This documentation should provide a short overview on structure, aims and function of pipeline as a whole and its individual parts.
In this work, one of our target was to produce open and repeatable analysis and partially because of that, some code became a bit more complicated, as it had to handle specificities in each dataset. This is notable especially in preprocessing step. Furthermore, bugs and/or design features in used software and packages exacerbated this even more, such as notably bad ape
's code for reading Nexus trees, which can't handle if the translation matrix is not ordered. This forced us to use python
and dendropy
, which would not be otherwise required. Overall, the pipeline is mostly written in R
, utilizing bash
in a few parts where problems could be easily solved using highly optimized programs sed
and cut
for fast processing of large outputs from BayesTraits
. Finally, individual scripts form isolated steps that are connected with make
, note that you need 3.82
or higher version of GNU make
as we use .RECIPEPREFIX
variable in our makefiles.
Our pipeline is divided into preprocessing, analysis step and postprocessing:
- preprocessing -- prepares source file for BayesTraits analysis
- reformat source files from their original format into new unified format
- compare languages in residence file with languages in tree file and report any problems (i.e., missing names from one or the other)
- prune/remove languages that are not in tree/table
- recode according to specified coding scheme
- create PDF of tree with mapped residence states
- create input setting file for
BayesTraits
- analysis -- main analysis using
BayesTraits
, this is the most time-consuming step - postprocessing -- test for convergence, summarize results and perform SIMMAP analysis
- testing for convergence
- summarizing results with various statistics into formated tables
- SIMMAP simulation
Only the preprocessing step is specific for each dataset, all other steps are exactly the same. This is also reflected in the form of makefiles.
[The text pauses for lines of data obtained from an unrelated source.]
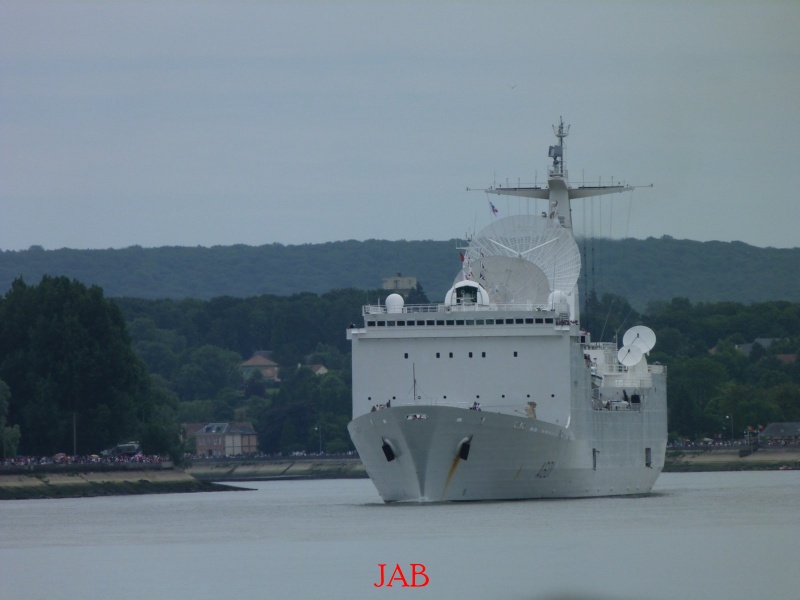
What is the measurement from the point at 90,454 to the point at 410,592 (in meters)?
66.5

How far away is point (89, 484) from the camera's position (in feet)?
317

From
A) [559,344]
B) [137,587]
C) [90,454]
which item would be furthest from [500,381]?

Due to lack of templating capabilities in standard makefiles, we have divided our makefiles into four parts, which are connected together before analysis:
- setting.global -- various settings that are common for each dataset
- setting.local -- local setting for specific dataset
- targets.local -- preprocessing step which is specific for every dataset
- targets.global -- all others general steps
In total, 15 scripts were used to perform analysis. Here is short description of them:
Package providing colored wrappers around standard R
signals (stop()
, warning()
and message()
), so that they can be easily distinguished in output.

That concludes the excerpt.